Você conviveu com Nelson Rodrigues. Concorda que ele é o maior dramaturgo brasileiro?
Ninguém vai desfazer esse mito, mas é um mito com fundamento. O Nelson tem humor. Com meia dúzia de frases, liquida o Barão de Itararé: "Eu não sou machista, machista é a natureza".
Qual é a melhor peça de teatro do Millôr?
Flávia, Cabeça, Tronco e Membros. Foi encenada uma vez só, com direção do [Luiz Carlos] Maciel. Um dia fui ver um ensaio e nunca mais apareci, nem na estréia. Não entenderam nada. Acho excelente, mas morreu. Foi a única peça que não escrevi de encomenda. Minha vocação é essa. Não trabalho por dinheiro, mas sem dinheiro eu não trabalho.
É por isso que você nunca escreveu um romance? Porque nunca pediram?
Até pediram, mas não sei... A Luciana Villas-Bôas, editora da Record, foi uma que pediu. Como a minha autobiografia. Eu acho que seria uma biografia precoce. Mas já tenho um título, para o caso de um dia escrever: Ecmnésia. É aquele passado edulcorado. Tudo parece bonito no passado, mas volta lá para você ver.
É mais difícil fazer humor com o governo Lula do que com a ditadura militar?
O problema é insistir em coisas ultrapassadas. O Lula ocupou seu espaço. Acho que o Fernando Henrique é intelectualmente pior, mas no começo pensei que o Lula fosse pedir auxílio a ele para as ligações internacionais. E hoje ele é um embaixador do Brasil como não existe igual. Descobriu que, com o tradutor automático, pode falar as maiores besteiras porque vão corrigir. O Freud ficaria besta com o Lula: é o ego maior do mundo.
Você ficou feliz com a eleição de Barack Obama?
"Feliz" não é a palavra, não é algo pessoal. Queira ou não, ele é parte da história. O mundo mudou. E eu já tenho todo o direito de fazer a brincadeira do racismo ao contrário. De agora em diante vou botar em todo lugar: White is beautiful. Aliás, black is beautiful é um belo slogan. Isso é que é linguagem: não se pode tirar nenhuma palavra. Gosto de uma frase minha: "Livre como um táxi". Não dá para tirar nenhuma palavra, e não há nada menos livre que um táxi...
Daqui a 200 anos, quando se mencionar o nome do Millôr, em que parte da sua obra vão pensar primeiro?
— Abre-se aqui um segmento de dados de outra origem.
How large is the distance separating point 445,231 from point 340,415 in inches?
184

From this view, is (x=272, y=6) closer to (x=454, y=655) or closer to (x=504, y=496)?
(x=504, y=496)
Não acredito em obra, mas depois de 250 anos escrevendo, com aquele negócio de fazer uma frase hoje e outra amanhã, tenho muita coisa, muito pensamento espalhado por aí. "Como são admiráveis as pessoas que não conhecemos muito bem", por exemplo. É evidente que algumas dessas frases persistirão.